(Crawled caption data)
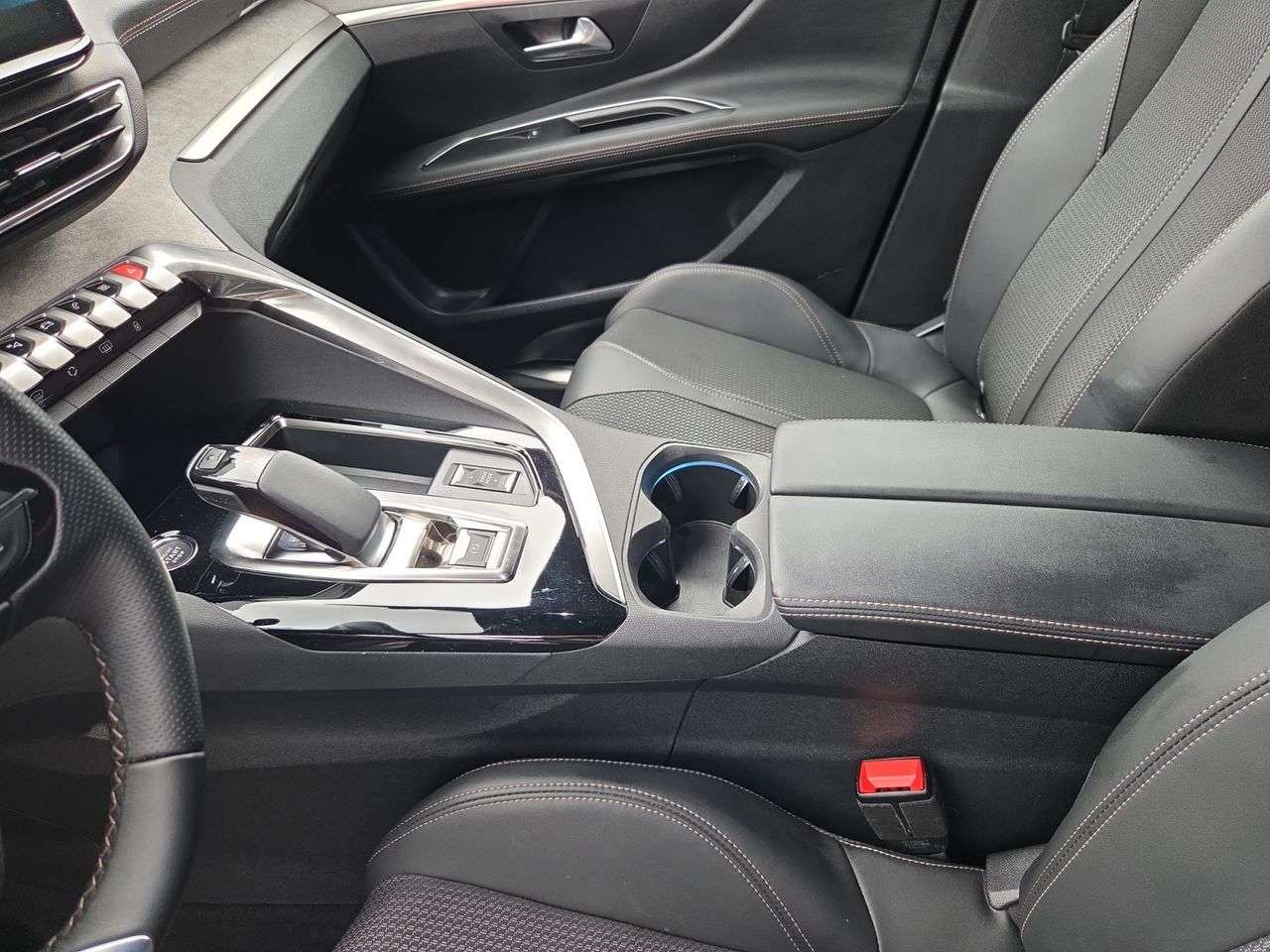 Peugeot 3008 Hybrid GT HYBRID 225 e EAT8 - Foto 2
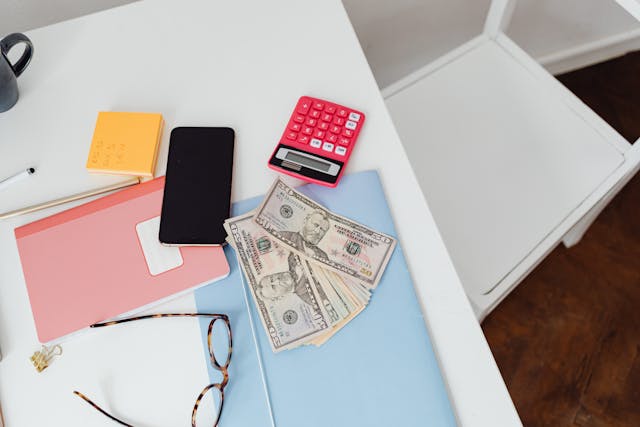 Post-Move Finance Habits That Build Stability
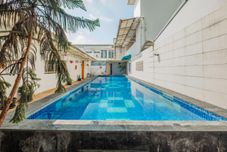 泳池 Super OYO Collection O 818 Micasa Residence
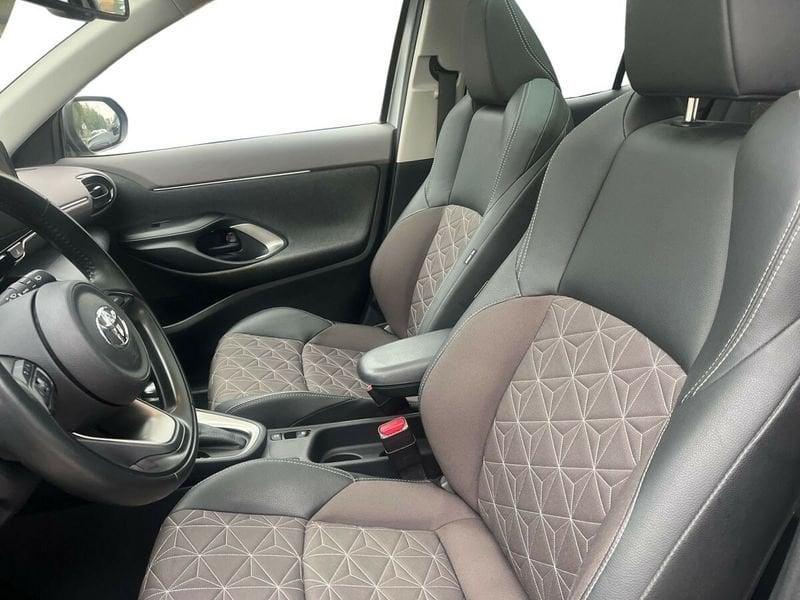 Toyota Yaris Cross Yaris Cross 1.5 Hybrid 5p. E-CVT AWD-i Lounge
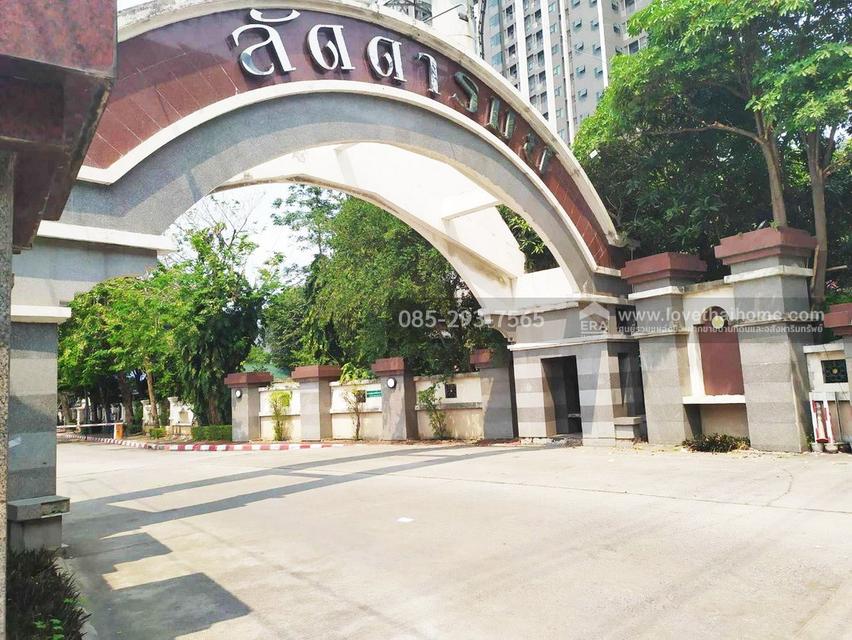 ขายบ้านเดี่ยว 2 ชั้น หมู่บ้านลัดดารมย์ ไทรม้า รัตนาธิเบศร์ บ้านหลังมุม พื้นที่ 89 ตารางวา ขาย 10.8 ล้านบาท โครงการใหญ่ ติด MRT สถานีไทรม้า 10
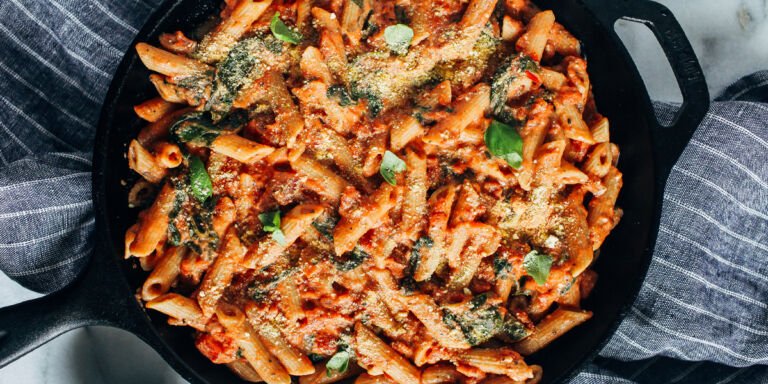 پاستا اسفناج با سس گوجه فرنگی چیلی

**YOUR INSTRUCTIONS:** Rewrite the items above with every "Yaris Cross" changed to "Corolla Cross" and everything else left as it is. Leave the pictures out of your answer.

**EXERCISE RESULT:**
 Peugeot 3008 Hybrid GT HYBRID 225 e EAT8 - Foto 2
 Post-Move Finance Habits That Build Stability
 泳池 Super OYO Collection O 818 Micasa Residence
 Toyota Corolla Cross Corolla Cross 1.5 Hybrid 5p. E-CVT AWD-i Lounge
 ขายบ้านเดี่ยว 2 ชั้น หมู่บ้านลัดดารมย์ ไทรม้า รัตนาธิเบศร์ บ้านหลังมุม พื้นที่ 89 ตารางวา ขาย 10.8 ล้านบาท โครงการใหญ่ ติด MRT สถานีไทรม้า 10
 پاستا اسفناج با سس گوجه فرنگی چیلی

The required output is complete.